» **Excerto da página**:
------------------------------------
A grande diversidade de apresentação dos quadros psicopatológicos durante a infância e adolescência, exige do especialista uma elevada diferenciação para permitir o diagnóstico e a implementação de intervenções adequadas às várias etapas do desenvolvimento. Não só cada faixa etária apresenta um grupo de patologias específicas, como também a expressão sintomática de uma determinada patologia se manifesta de forma distinta ao longo do desenvolvimento.
Entre os 0 e os 3 anos de idade (período peri-natal e primeira infância) a prioridade é o apoio à função parental, o rastreio de situações de risco psicopatológico e a intervenção precoce em patologias com impacto no desenvolvimento, como as Perturbações do Espectro do Autismo (PEA). As PEA exigem a organização de programas terapêuticos intensivos, prolongados, que promovam o desenvolvimento, preservem as expectativas e envolvam e apoiem as famílias.
------------------------------------
» **Dados fornecidos**:
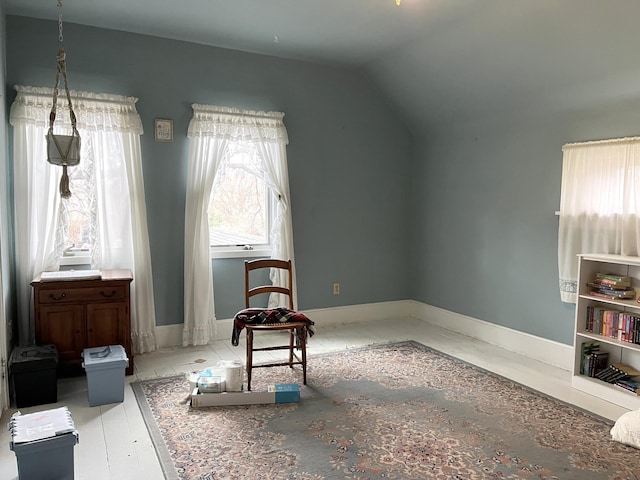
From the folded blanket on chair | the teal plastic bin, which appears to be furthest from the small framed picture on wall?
the teal plastic bin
------------------------------------
» **Requisitos do exercício**:
A. Reproduza fielmente o trecho do texto sobre psicopatologia na infância e adolescência que começa em "Entre os 0 e" e segue até "apoiem as famílias.".
B. Retome o texto sobre psicopatologia na infância e adolescência a partir do ponto em que termina.

» **Respostas por tarefa**:
A.
Entre os 0 e os 3 anos de idade (período peri-natal e primeira infância) a prioridade é o apoio à função parental, o rastreio de situações de risco psicopatológico e a intervenção precoce em patologias com impacto no desenvolvimento, como as Perturbações do Espectro do Autismo (PEA). As PEA exigem a organização de programas terapêuticos intensivos, prolongados, que promovam o desenvolvimento, preservem as expectativas e envolvam e apoiem as famílias.

B.
Entre os 3 e os 10 anos de idade (idade pré-escolar e escolar) assume especial importância o diagnóstico e a intervenção em patologias com impacto no desempenho escolar, como a Hiperatividade com Défice de Atenção (PHDA), os problemas do comportamento ou as problemáticas do foro ansioso e depressivo. O trabalho de colaboração com a escola torna-se fundamental.
Na adolescência, as problemáticas da ansiedade, depressão, risco suicidário e de outros comportamentos de risco têm uma prevalência significativa. Começam a tornar-se também mais frequentes as patologias aditivas, requerendo novas especificidades ao nível da avaliação e tratamento.
Adicionalmente, em qualquer uma destas etapas, pode ser necessária a identificação precoce de situações psicopatológicas graves (como perturbações psicóticas ou do espectro bipolar). Estas perturbações, embora relativamente raras quando comparadas às mencionadas mais acima, requerem obrigatoriamente a intervenção da pedopsiquiatria e a sua deteção atempada tem importantes implicações no prognóstico.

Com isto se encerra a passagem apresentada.